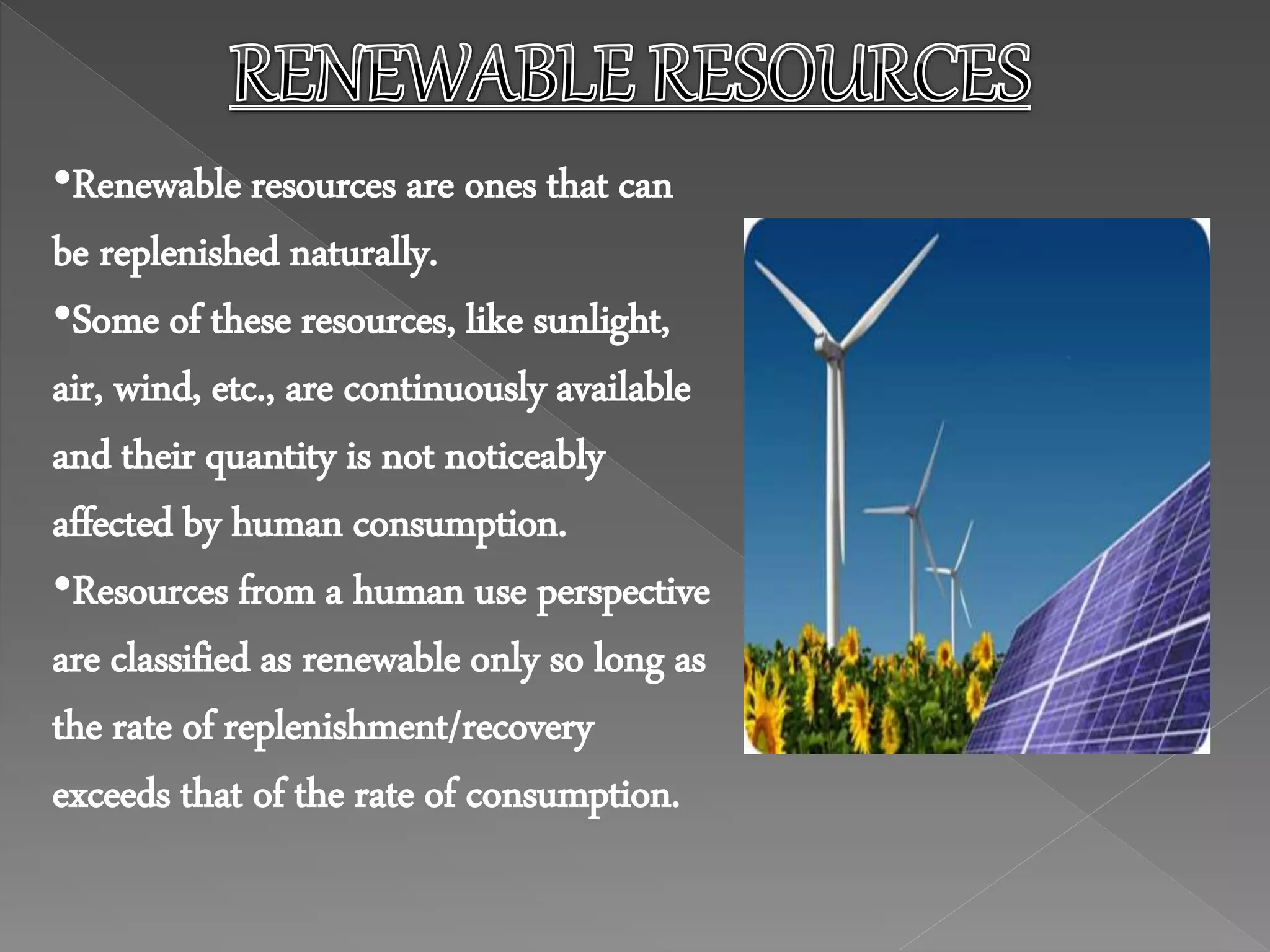 RENEWABLE RESOURCES

•Renewable resources are ones that can be replenished naturally.

•Some of these resources, like sunlight, air, wind, etc., are continuously available and their quantity is not noticeably affected by human consumption.

•Resources from a human use perspective are classified as renewable only so long as the rate of replenishment/recovery exceeds that of the rate of consumption.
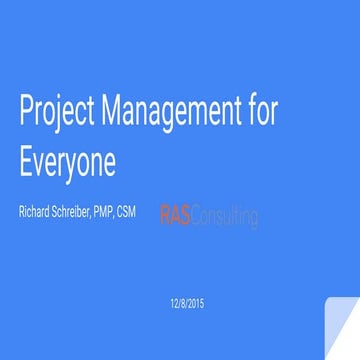 Project Management for Everyone

Richard Schreiber, PMP, CSM

RASConsulting

12/8/2015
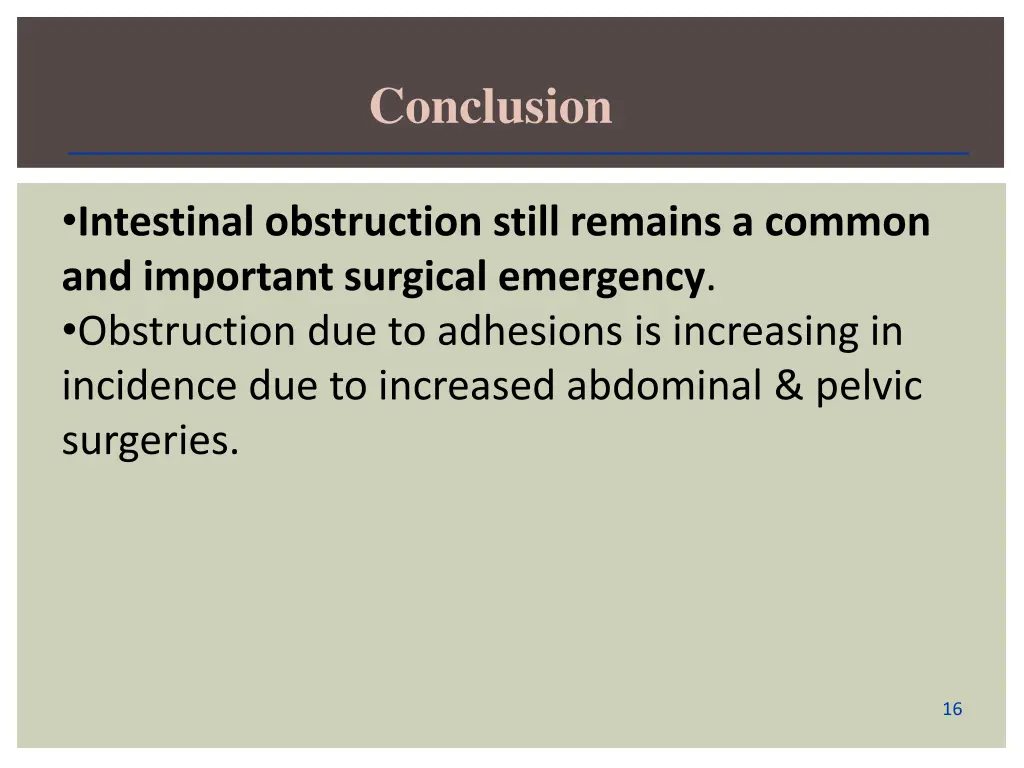 Conclusion

•Intestinal obstruction still remains a common and important surgical emergency.
•Obstruction due to adhesions is increasing in incidence due to increased abdominal & pelvic surgeries.

16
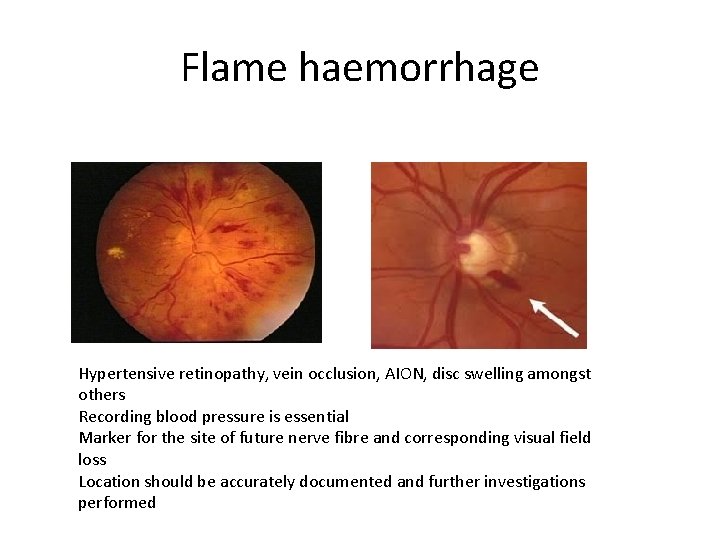 Flame haemorrhage

Hypertensive retinopathy, vein occlusion, AION, disc swelling amongst others
Recording blood pressure is essential
Marker for the site of future nerve fibre and corresponding visual field loss
Location should be accurately documented and further investigations performed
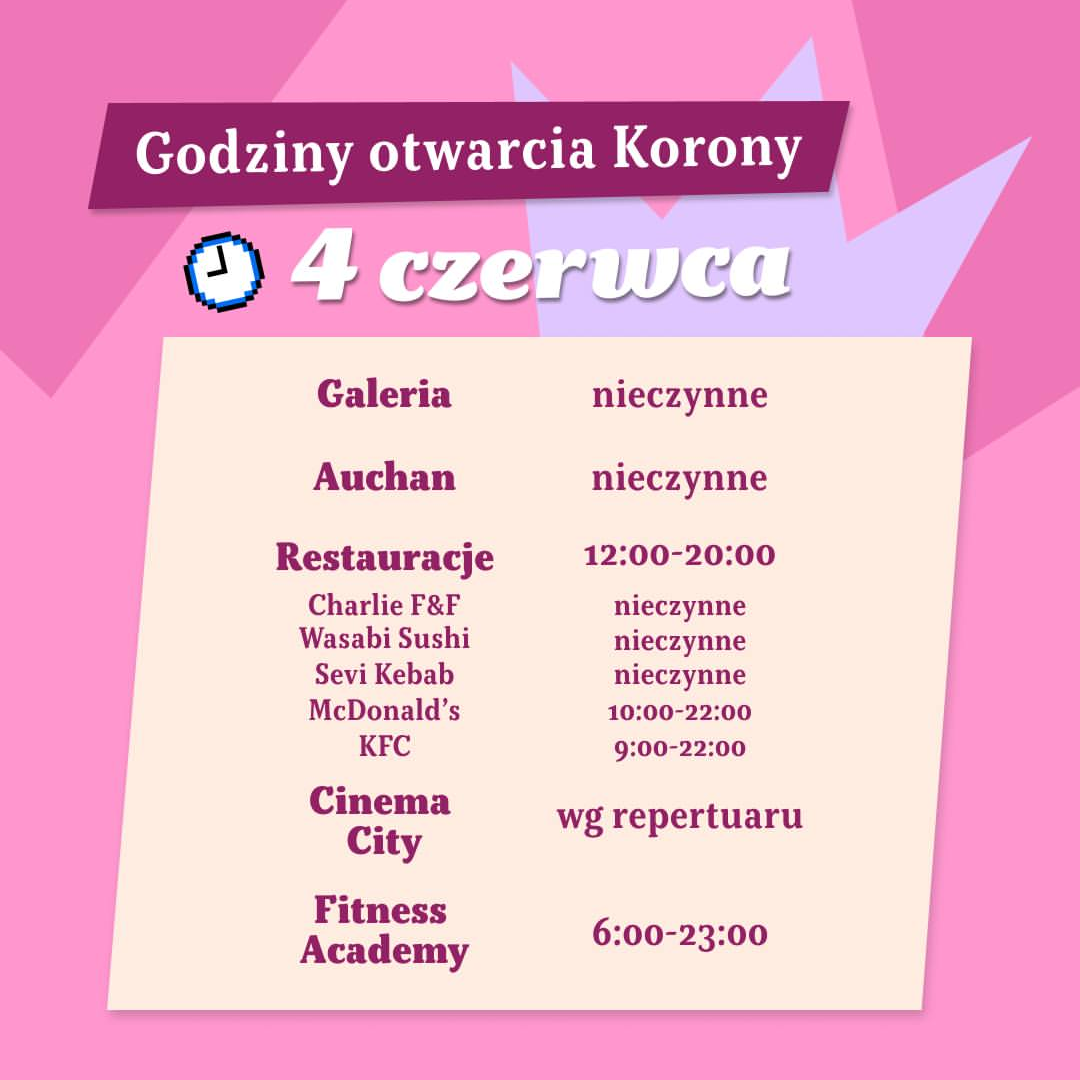 Godziny otwarcia Korony

4 czerwca

| | |
|---|---|
| Galeria | nieczynne |
| Auchan | nieczynne |
| Restauracje | 12:00-20:00 |
| Charlie F&F | nieczynne |
| Wasabi Sushi | nieczynne |
| Sevi Kebab | nieczynne |
| McDonald's | 10:00-22:00 |
| KFC | 9:00-22:00 |
| Cinema City | wg repertuaru |
| Fitness Academy | 6:00-23:00 |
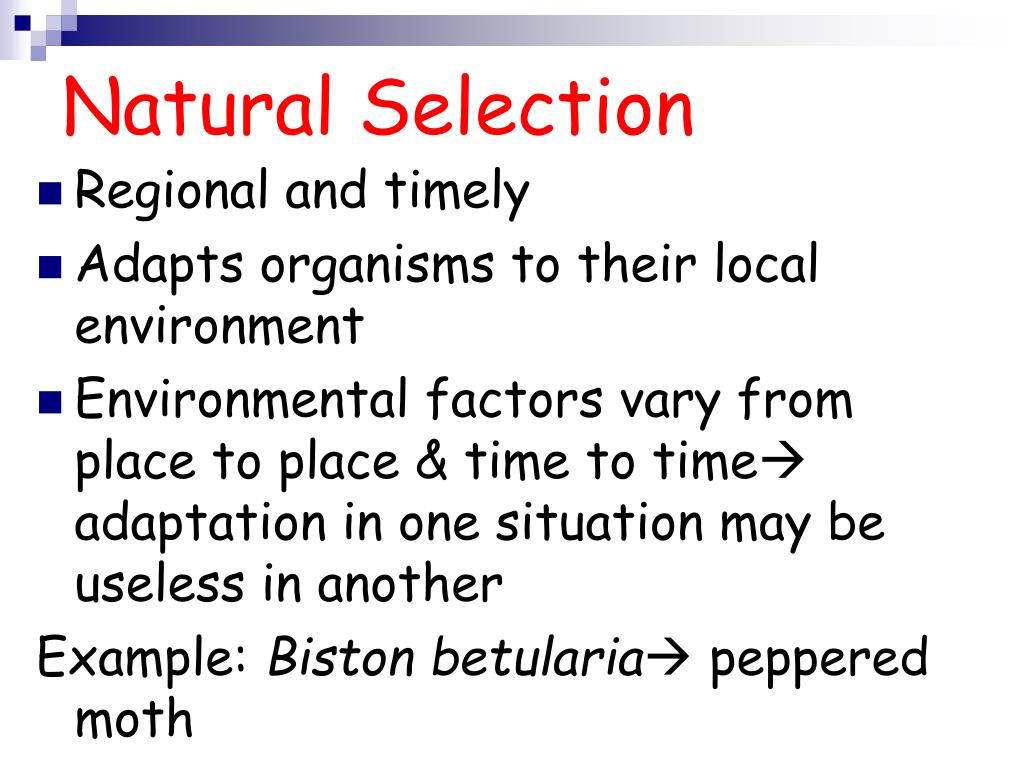 Natural Selection

Regional and timely

Adapts organisms to their local environment

Environmental factors vary from place to place & time to time→ adaptation in one situation may be useless in another

Example: Biston betularia→ peppered moth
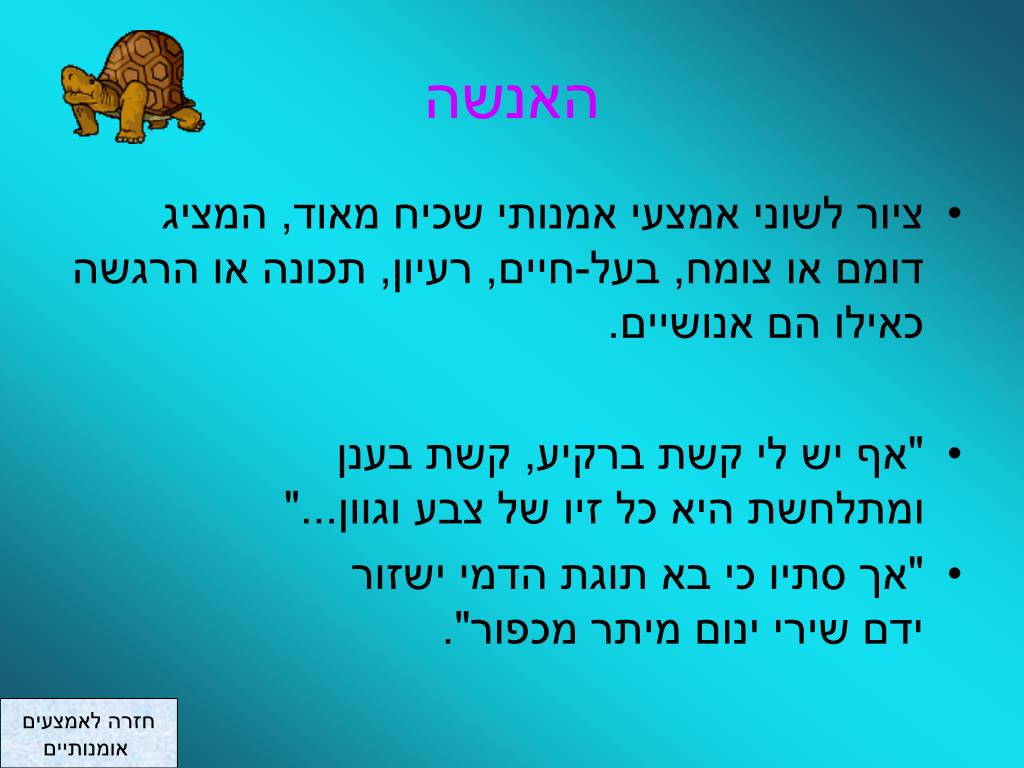 האנשה

• ציור לשוני אמצעי אמנותי שכיח מאוד, המציג דומם או צומח, בעל-חיים, רעיון, תכונה או הרגשה כאילו הם אנושיים.

• "אף יש לי קשת ברקיע, קשת בענן ומתלחשת היא כל זיו של צבע וגוון..."

• "אך סתיו כי בא תוגת הדמי ישזור ידם שירי ינום מיתר מכפור".

חזרה לאמצעים אומנותיים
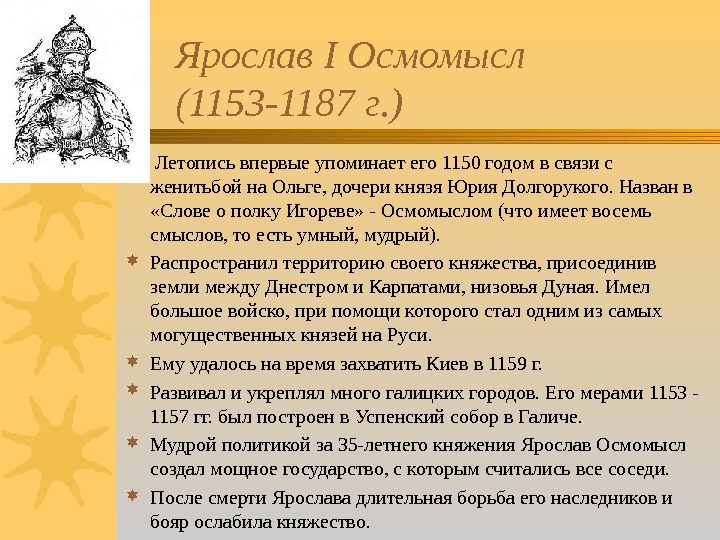 Ярослав I Осмомысл
(1153-1187 г.)

Летопись впервые упоминает его 1150 годом в связи с женитьбой на Ольге, дочери князя Юрия Долгорукого. Назван в «Слове о полку Игореве» - Осмомыслом (что имеет восемь смыслов, то есть умный, мудрый).

Распространил территорию своего княжества, присоединив земли между Днестром и Карпатами, низовья Дуная. Имел большое войско, при помощи которого стал одним из самых могущественных князей на Руси.

Ему удалось на время захватить Киев в 1159 г.

Развивал и укреплял много галицких городов. Его мерами 1153 - 1157 гг. был построен в Успенский собор в Галиче.

Мудрой политикой за 35-летнего княжения Ярослав Осмомысл создал мощное государство, с которым считались все соседи.

После смерти Ярослава длительная борьба его наследников и бояр ослабила княжество.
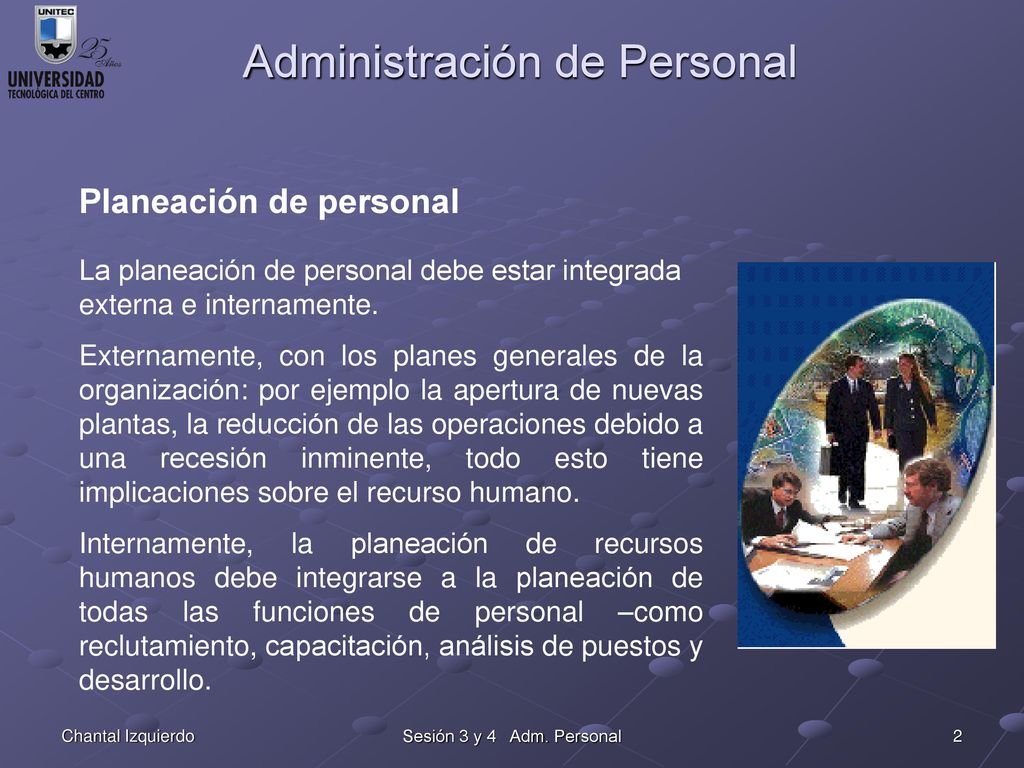 UNITEC
25 Años
UNIVERSIDAD
TECNOLOGICA DEL CENTRO

Administración de Personal

Planeación de personal

La planeación de personal debe estar integrada externa e internamente.

Externamente, con los planes generales de la organización: por ejemplo la apertura de nuevas plantas, la reducción de las operaciones debido a una recesión inminente, todo esto tiene implicaciones sobre el recurso humano.

Internamente, la planeación de recursos humanos debe integrarse a la planeación de todas las funciones de personal –como reclutamiento, capacitación, análisis de puestos y desarrollo.

Chantal Izquierdo
Sesión 3 y 4 Adm. Personal
2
※
> Task details
For this task, return exactly the stretch of the listing above from the line with "Recording blood pressure is essential" through the line with "Летопись впервые упоминает", inclusive and without pictures.

> Answer to this problem
Recording blood pressure is essential
Marker for the site of future nerve fibre and corresponding visual field loss
Location should be accurately documented and further investigations performed
 Godziny otwarcia Korony

4 czerwca

| | |
|---|---|
| Galeria | nieczynne |
| Auchan | nieczynne |
| Restauracje | 12:00-20:00 |
| Charlie F&F | nieczynne |
| Wasabi Sushi | nieczynne |
| Sevi Kebab | nieczynne |
| McDonald's | 10:00-22:00 |
| KFC | 9:00-22:00 |
| Cinema City | wg repertuaru |
| Fitness Academy | 6:00-23:00 |
 Natural Selection

Regional and timely

Adapts organisms to their local environment

Environmental factors vary from place to place & time to time→ adaptation in one situation may be useless in another

Example: Biston betularia→ peppered moth
 האנשה

• ציור לשוני אמצעי אמנותי שכיח מאוד, המציג דומם או צומח, בעל-חיים, רעיון, תכונה או הרגשה כאילו הם אנושיים.

• "אף יש לי קשת ברקיע, קשת בענן ומתלחשת היא כל זיו של צבע וגוון..."

• "אך סתיו כי בא תוגת הדמי ישזור ידם שירי ינום מיתר מכפור".

חזרה לאמצעים אומנותיים
 Ярослав I Осмомысл
(1153-1187 г.)

Летопись впервые упоминает его 1150 годом в связи с женитьбой на Ольге, дочери князя Юрия Долгорукого. Назван в «Слове о полку Игореве» - Осмомыслом (что имеет восемь смыслов, то есть умный, мудрый).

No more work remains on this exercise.